Less than three months after the new owners of the Belle of Baton Rouge said it was “highly unlikely” the downtown riverboat would move onto land, the casino’s general manager said a “real serious look” will be taken at making the move.

Jim Rigot, who took over as general manager of the Belle two weeks ago, told the Downtown Development District Commission that Eldorado Resorts is sending construction and development officials to Baton Rouge this month to evaluate moving the casino off of the water and “making a real exciting development.”

“It’s above my pay grade what they’re going to do,” Rigot said, “but it will be looked at in a serious way.”

In November, Gary Carano, Eldorado's chairman and chief executive officer, said in a conference call with investors and analysts moving the Belle wasn’t likely, but the company was considering moving the Isle of Capri Casino in Lake Charles. Legislation was passed last year that allows the state's 15 riverboat casinos to operate onshore in a larger space for gambling.

Tropicana Entertainment, the former owners of the Belle, had expressed interest in moving the casino into the 80,000-square-foot atrium next to the riverboat. When Eldorado made the deal in April to buy Tropicana, Carano expressed interest in continuing those plans.

One selling point is the fact that the atrium is already built and has plenty of free space.

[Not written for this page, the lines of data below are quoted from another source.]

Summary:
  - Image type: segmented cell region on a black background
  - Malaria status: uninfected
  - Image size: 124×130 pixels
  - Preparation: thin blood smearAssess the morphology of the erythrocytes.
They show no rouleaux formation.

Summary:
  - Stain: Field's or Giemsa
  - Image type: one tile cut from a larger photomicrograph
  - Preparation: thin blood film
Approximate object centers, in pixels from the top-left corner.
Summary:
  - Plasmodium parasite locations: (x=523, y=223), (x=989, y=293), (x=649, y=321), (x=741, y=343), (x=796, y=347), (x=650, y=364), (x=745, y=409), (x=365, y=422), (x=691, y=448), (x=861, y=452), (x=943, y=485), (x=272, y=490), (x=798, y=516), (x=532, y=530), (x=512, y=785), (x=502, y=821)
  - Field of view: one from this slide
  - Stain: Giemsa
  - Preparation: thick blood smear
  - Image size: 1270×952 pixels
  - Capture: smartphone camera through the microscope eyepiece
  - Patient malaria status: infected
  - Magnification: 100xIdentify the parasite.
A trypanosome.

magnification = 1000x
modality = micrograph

Carano had said it would cost far less than the $50 million to $60 million that other moves would cost the company.

Rigot said while he couldn’t speak for Carano, it may be a case of the Eldorado leader wanting to get more information about the actual potential of the Baton Rouge market. Revenue at the Belle and across the market have dropped sharply in the past year, a move gambling observers blame on a lack of new attractions at local casinos and the parishwide smoking ban. For the last six months of 2017, the Belle posted $25.4 million in revenue and the entire Baton Rouge riverboat market brought in $139.4 million. That compares to the last half of 2018, when the Belle brought in $17 million and the entire market dipped to $115.4 million.

“You look at this new reality of Baton Rouge where he’s coming from and the market is not growing, it’s decreasing,” he said. “There’s serious concern about investing money and getting an acceptable return on investment.”

For the Belle, Rigot said it may be a case of “you build it and they shall come.” The casino is located across Government Street from the Raising Cane’s River Center, which has undergone a number of recent expansions and improvements, and is close to the new downtown hotels, such as The Watermark Baton Rouge, Holiday Inn Express and The Courtyard by Marriott. “If you really look at the real estate, it’s something special,” he said.

Rigot, who was general manager of Hollywood Casino Baton Rouge from 2011 to 2015, told the DDD he hoped to one day make an announcement to the group about moving the Belle, then to hold a ribbon cutting on the property.

“We need to make sure we get a return on the investment and what real opportunities there are,” he said. “But I see an awful lot of potential here.”

The Belle turns 25 years old this year. Rigot said the casino is “antiquated, outdated and needs a lot of help.” The three-story riverboat is at a competitive disadvantage to the newer L’Auberge Baton Rouge resort, where all of the slot machines, video poker terminals and table games are spread across a single floor.

“People don’t like traversing stairs,” he said.

Davis Rhorer, executive director of the Downtown Development District, said talk about moving the Belle onto land is exciting news. Along with being within walking distance of the River Center and the downtown hotels, the property is close to the Water Campus. 

“All of the bones are there,” Rhorer said.